Albuquerque 29. Aug. Montag
Eine schreckliche Nachricht: Johnny's Operation war Krebs!! Es war ein Tumor in der Schulter. Ich flog Donnerstag nach Boston, wo er im Deaconess Hospital war. Er erzählte uns die ganze Geschichte. Vor etwa 11 Tagen hatte einen scharfen Schmerz in der linken Schulter. Er liess sich wieder untersuchen (in Bethesda, wo sie ihn in guter Verfassung, lediglich zu dick befunden hatten). Man fand etwas im Schlüsselbein. Der Arzt sagte, es sei wohl harmlos, aber müsse sofort operiert werden. Johnny teilte es Lewis Strauss mit der in Genf war. Strauss schickte sofort Dr Shields Warren aus Genf nach Washington. Er ist einer der grössten Krebsspezialisten der Welt. Er sagte Johnny es sei 50:50 Krebs. Die Operation war in Boston, wo Warren sein Institut hat. Man fand den Tumor, & glaubt alles entfernt zu haben; er soll klein und ganz geschlossen gewesen sein. Immerhin suchte man mit X-rays überall nach dem primären Herd. Do. hatte man ihn noch nicht, Warren meinte, es sei möglich, daß er verschwunden sei. Er hatte aber noch einen Hals & Ohrenspezialisten bestellt (für Freitag) & ich weiss nicht was er gefunden hat. Klare sagte mir es sei eine gewisse Gefahr, daß es einen Gehirntumor gebe. Die Symptome was Herzfeld hatte(!), sind leichte Kopfweh, Doppeltes Sehen & Flecke.

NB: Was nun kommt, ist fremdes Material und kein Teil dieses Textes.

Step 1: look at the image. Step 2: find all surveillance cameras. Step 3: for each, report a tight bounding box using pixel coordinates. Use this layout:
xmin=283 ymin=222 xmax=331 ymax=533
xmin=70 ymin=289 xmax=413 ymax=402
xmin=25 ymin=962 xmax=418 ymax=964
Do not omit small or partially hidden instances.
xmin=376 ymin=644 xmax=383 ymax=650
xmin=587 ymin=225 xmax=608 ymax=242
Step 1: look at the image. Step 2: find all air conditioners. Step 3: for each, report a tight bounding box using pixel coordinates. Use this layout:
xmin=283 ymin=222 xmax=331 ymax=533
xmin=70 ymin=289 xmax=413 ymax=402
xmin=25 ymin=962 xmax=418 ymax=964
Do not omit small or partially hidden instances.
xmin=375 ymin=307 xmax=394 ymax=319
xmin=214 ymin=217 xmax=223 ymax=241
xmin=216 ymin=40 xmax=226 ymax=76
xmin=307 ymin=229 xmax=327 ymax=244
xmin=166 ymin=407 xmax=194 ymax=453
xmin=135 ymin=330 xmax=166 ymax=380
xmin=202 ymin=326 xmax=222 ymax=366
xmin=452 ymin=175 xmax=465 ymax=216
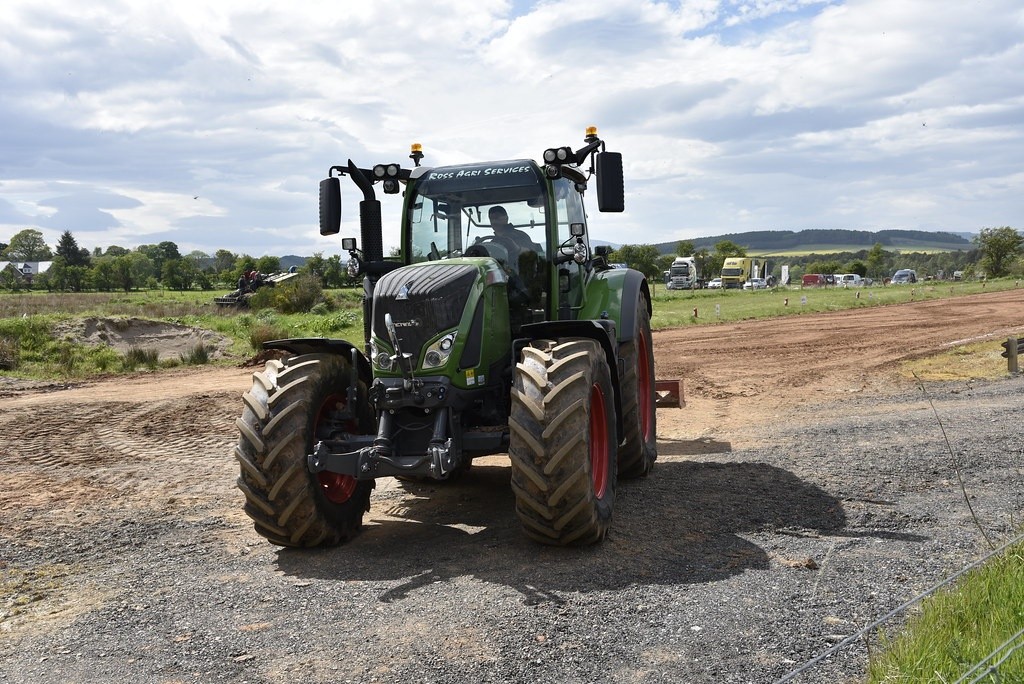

Das hat man Johnny nicht gesagt, da er sonst die Symptome produzieren könnte.
Johnny war natürlich recht bewegt. Als wir allein waren kam ihm einmal eine Träne in die Augen, als er mich anschaute. Natürlich versteht er alles & er weiss wie gross die Gefahr ist. Der Arzt sagte er solle sein gewöhnliches Leben aufnehmen, nur müsse er 20-25 Pfund abnehmen, um das Herz zu schonen (das aber ganz in Ordnung ist). Nur Jules Charney & Dorothy & ich wissen von dem Krebs, nicht einmal seine Mutter. Klari hat sich vorbildlich benommen und Johnny stützt sich sehr auf sie. Dorothy weinte bitterlich, als sie alles hörte und ich kann gar nicht sagen, wie schwer mir das Herz ist. Morgen will ich Johnny anrufen; ich glaube er rechnet damit, daß ihm soviel Anteilnahme gezeigt wird, ohne daß man ihn schon aufgibt. Irgendwie glaube ich, daß alles gut ausgehen wird. Was mir Johnny für ein teurer Freund ist. Keinem anderen Manne verdanke ich auch nur annähernd so viel, menschlich & wissenschaftlich. Und nun steht man hilflos da.
Die Arbeit hilft mir über das schlimmste. Aber es gibt viele Stunden, wo Johnny's Schicksal immer vor mir auftaucht.